The pickers buzzed the news about the fires till the overseers heard it; the overseers bore the tale to the ranchers; the ranchers went to their telephones and set the tale to flashing. In the morning, when the valley rose to resume picking, Lamson's raid was in cold type in the Seattle papers and at eight o'clock Lamson himself read it. Then he realized that the pool had been betrayed, and he went on the war-path to find the mysterious Indian.
Kitsap rose late, and loitered about, gossiping with the idle, till ten o'clock. Then he called up the bank. The cashier had received a wire from the East.

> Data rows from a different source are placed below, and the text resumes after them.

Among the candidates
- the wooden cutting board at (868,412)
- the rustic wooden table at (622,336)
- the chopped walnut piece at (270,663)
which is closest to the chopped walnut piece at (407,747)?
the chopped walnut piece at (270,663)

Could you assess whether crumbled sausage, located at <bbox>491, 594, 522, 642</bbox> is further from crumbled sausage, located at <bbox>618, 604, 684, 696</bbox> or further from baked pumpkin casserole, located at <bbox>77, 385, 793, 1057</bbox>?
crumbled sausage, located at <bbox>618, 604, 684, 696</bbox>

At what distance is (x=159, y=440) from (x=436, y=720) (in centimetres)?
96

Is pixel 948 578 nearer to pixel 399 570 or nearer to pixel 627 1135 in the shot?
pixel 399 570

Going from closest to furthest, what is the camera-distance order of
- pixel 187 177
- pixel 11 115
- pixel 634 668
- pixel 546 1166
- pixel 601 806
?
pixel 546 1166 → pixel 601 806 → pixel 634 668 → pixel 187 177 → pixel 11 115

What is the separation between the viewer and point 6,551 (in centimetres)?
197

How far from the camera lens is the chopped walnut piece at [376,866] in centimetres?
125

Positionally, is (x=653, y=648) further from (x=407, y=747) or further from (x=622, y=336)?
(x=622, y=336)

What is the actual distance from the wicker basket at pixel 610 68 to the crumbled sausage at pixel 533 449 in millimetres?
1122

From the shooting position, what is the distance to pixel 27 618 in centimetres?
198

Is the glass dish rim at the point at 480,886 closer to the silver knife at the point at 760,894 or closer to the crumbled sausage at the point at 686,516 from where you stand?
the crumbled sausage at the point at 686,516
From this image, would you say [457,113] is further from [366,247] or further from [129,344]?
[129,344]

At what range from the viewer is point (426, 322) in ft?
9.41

"Hops opened in St. Louis at sixteen cents, Milwaukee sixteen cents, Cincinnati seventeen cents," said the cashier over the telephone. "Crop reports indicate light yield abroad and heavy demand on American hops. Rise in price certain. I have asked a Seattle broker to cable Liverpool. The president says to spread the news and call me again at four o'clock."
Then Kitsap mounted his own spotted cayuse and rode from ranch to ranch till every Indian planter on the reservation had heard his news:
"The biyu tyee of the money house sends greetings. Hops are seventeen cents and going up."
At four o'clock Kitsap was once more at the telephone, and received a message from the cashier which sent his heart pounding in his throat for very enthusiasm.